▸ **EXTRACT**
★ ★ ★

The third cohort of approximately a dozen officers and NCOs trained exclusively in Korea in coordination with the 8th U.S. Army and its subordinate units. There they integrated with respective legal staff sections and developed as much experience with the mission on the Korean peninsula as possible during the three week readiness training program. The after action reviews were extremely positive, and from the perspective of 12th LOD personnel offered them a regional perspective and mission orientation they could never have achieved in an academic or CONUS training environment. The rehearsal of moving from CONUS to theater for several weeks left them better prepared, better regionally oriented, and better trained in support of possible contingency mission than ever before.
C. Reconnaissance (Places)
The nature and importance of reconnaissance in military operations is well understood. In its most basic form it is concerned with developing situational understanding through intelligence and assessment of an enemy, an area of operation, etc. It can involve land, sea, space, or any partition thereof. In a regional context, reconnaissance enables and empowers leaders through awareness, and affords a contextual and first hand appreciation for the operational environment.
Although methods of reconnaissance vary greatly, we argue there is a profound benefit for judge advocate leaders who actually walk the ground in areas they may one day operate. This is a key justification for pre-deployment site surveys and senior leader recons, and is echoed by commanders at all levels. As noted by MG Flynn,
Mere presence alone provides remarkable insights into our partnered countries’ governments. Given the growing importance of the South China Sea, its surrounding nations, and the extensive span of tactical operations in Balikatan this year, the units participating in the Pathways TF were well versed in what was required to operate in the Philippines. Our planners at every echelon, our understanding of the operational environment, and our knowledge of the threats and the political nuances in that environment were excellent. . . . From port operations, to customs, command-and-control nodes, airspace, and cyber, the reconnaissance that our soldiers and leaders accomplished on Pathways was extraordinary. It set conditions for the United States to be in a position of relative advantage upon arrival if called upon to respond to a crisis.14
For regionally-focused leaders, the idea of reconnaissance simply identifies the inherent value of in-country experience with partner nations and the ability to rapidly anticipate challenges they can expect to encounter while serving in and among the different countries in the Indo-Pacific. It is something that can be learned over time, when there is time. But when there isn’t, as in the case of humanitarian assistance missions arising from natural disasters, the experience that these leaders bring becomes invaluable and assists commanders and others to make informed decisions in support of Army operations.

★ ★ ★

▸ **DATA PROVIDED**
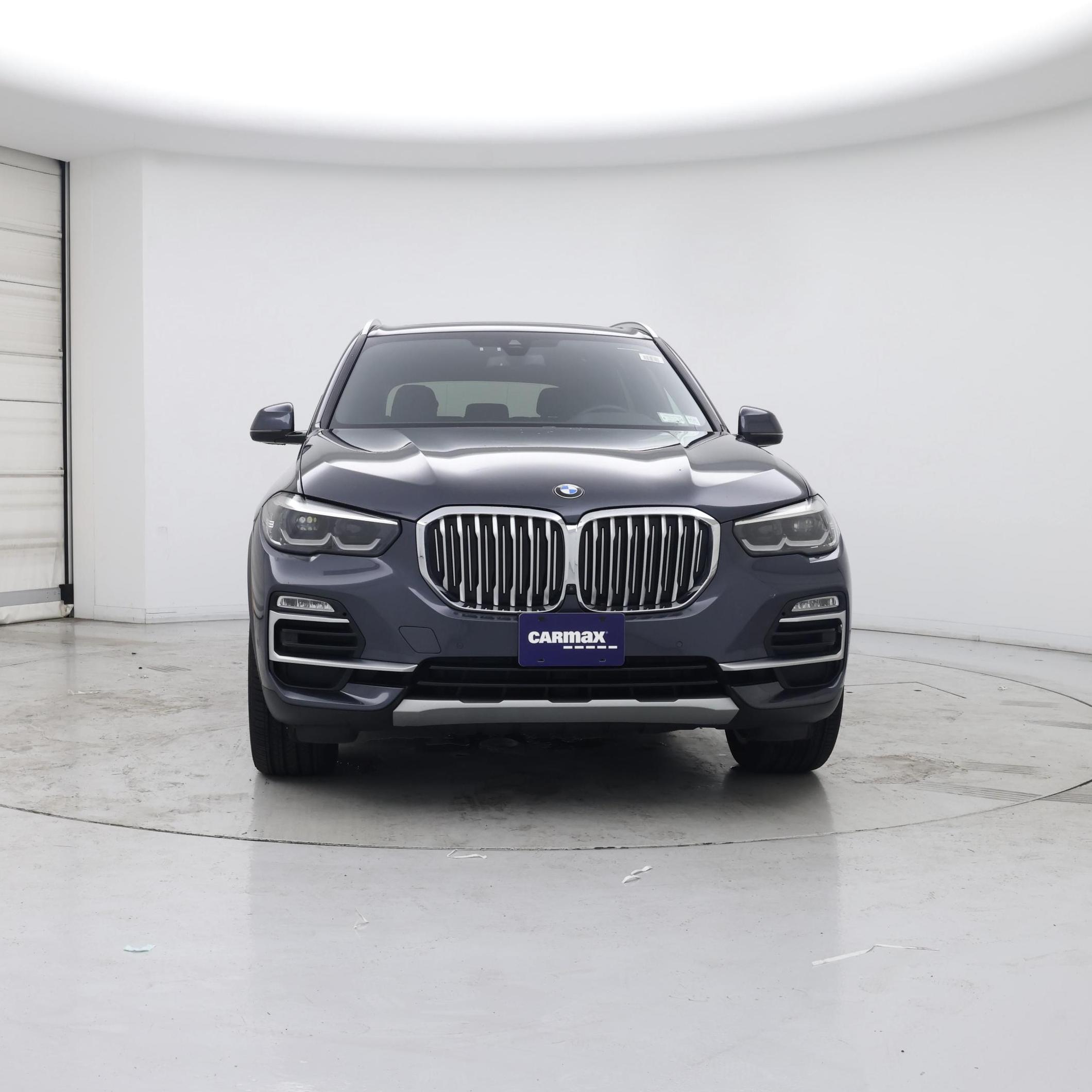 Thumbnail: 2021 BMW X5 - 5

★ ★ ★

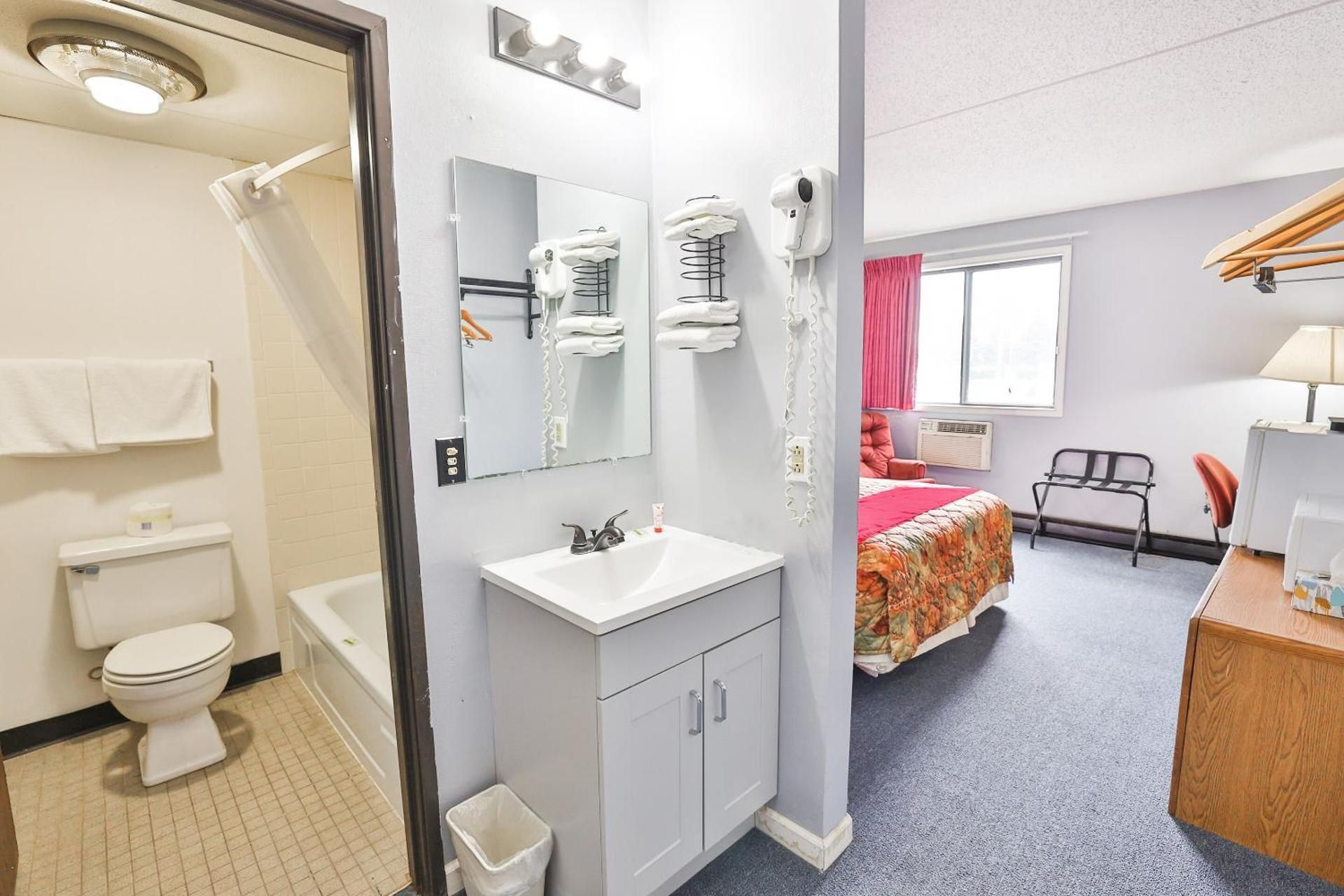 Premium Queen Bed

★ ★ ★

▸ **PROBLEM SET**
1 - In the reconnaissance excerpt, what is the exact text starting at "The third cohort" and ending at "than ever before."? Quote it.
2 - In the reconnaissance excerpt, how long was the readiness training program that the third cohort completed in Korea?
3 - Do these statements agree with the reconnaissance excerpt? Answer yes or no for each and quote the words that decide it. (a) The third cohort trained only in Korea. (b) The after action reviews from that training were negative. (c) Reconnaissance can involve space.

▸ **ANSWERS PROVIDED**
1 -
The third cohort of approximately a dozen officers and NCOs trained exclusively in Korea in coordination with the 8th U.S. Army and its subordinate units. There they integrated with respective legal staff sections and developed as much experience with the mission on the Korean peninsula as possible during the three week readiness training program. The after action reviews were extremely positive, and from the perspective of 12th LOD personnel offered them a regional perspective and mission orientation they could never have achieved in an academic or CONUS training environment. The rehearsal of moving from CONUS to theater for several weeks left them better prepared, better regionally oriented, and better trained in support of possible contingency mission than ever before.

2 - Three weeks.

3 -
(a) Yes: "trained exclusively in Korea in coordination with the 8th U.S. Army and its subordinate units"
(b) No: "The after action reviews were extremely positive"
(c) Yes: "It can involve land, sea, space, or any partition thereof."